When this standard applies, courts generally do not evaluate the wisdom of decisions unless flaws in the process are proven.
2. Enhanced Scrutiny
Enhanced scrutiny applies when control persons are selling the company. Under this standard, courts assess:
- The adequacy of the decision-making process, including the information used, and
- The reasonableness of the actions taken in light of the circumstances at the time.
Here, the burden shifts to control persons to prove they were adequately informed and acted reasonably. However, “reasonable” does not mean “perfect.” If a control person selects one of several reasonable alternatives, courts will generally not second-guess the decision, even if hindsight suggests another choice might have been better.

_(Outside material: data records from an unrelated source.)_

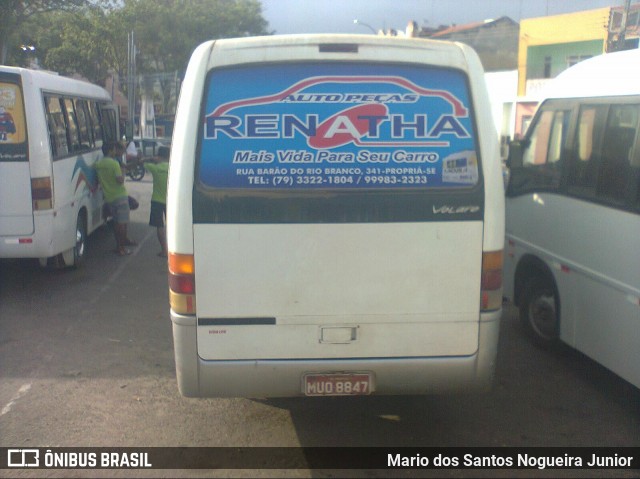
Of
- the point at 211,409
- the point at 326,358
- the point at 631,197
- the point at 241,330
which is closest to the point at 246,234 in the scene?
the point at 241,330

In the landmark case Revlon, Inc. v. MacAndrews & Forbes Holdings, Inc., the Delaware Supreme Court established that when the sale of a company becomes inevitable, control persons must seek the highest value reasonably available to shareholders. This is commonly referred to as “Revlon duties”.
A subsequent case, Paramount Communications Inc. v. QVC Network Inc., further clarified that:
The consequences of a sale of control impose special obligations on the directors of a corporation. They must act reasonably to secure the best value reasonably available to stockholders.
While Revlon duties are not an independent fiduciary duty, they represent a specific application of baseline fiduciary responsibilities in the context of a company sale. These duties do not mandate a rigid approach but require actions judged reasonable based on the circumstances.
It’s important to note that certain stock-for-stock transactions, as opposed to cash sales, may not trigger Revlon duties because they do not constitute a change in control.
3. Entire Fairness
The entire fairness standard applies when control persons have conflicts of interest, such as being on both sides of a transaction. This is the most stringent standard under Delaware law. Control persons must prove:
- Fair Dealing: Demonstrating that decision-making was informed, properly structured, and appropriately timed, with approvals obtained from disinterested parties.
- Fair Price: Showing that the financial terms of the transaction fall within a range of values a reasonable seller would accept.
Conflicts triggering the entire fairness review typically arise in scenarios like:
- A controlling shareholder engaging in a “going-private” transaction.
- A personal financial benefit derived by control persons that is not shared proportionately by all shareholders.
To mitigate risks associated with the entire fairness review, companies often implement procedural safeguards, such as:
- Forming a special committee of disinterested and independent directors to oversee the transaction.
- Requiring approval by a majority of the minority shareholders.
In M&A transactions, control persons face heightened scrutiny to ensure that shareholder interests, especially those of minority investors, are protected. The applicable standard of review—business judgment, enhanced scrutiny, or entire fairness—depends on the nature of the transaction and the control persons’ role within it. Adhering to these fiduciary duties is critical for navigating the complexities of selling a company while maintaining compliance with Delaware corporate law.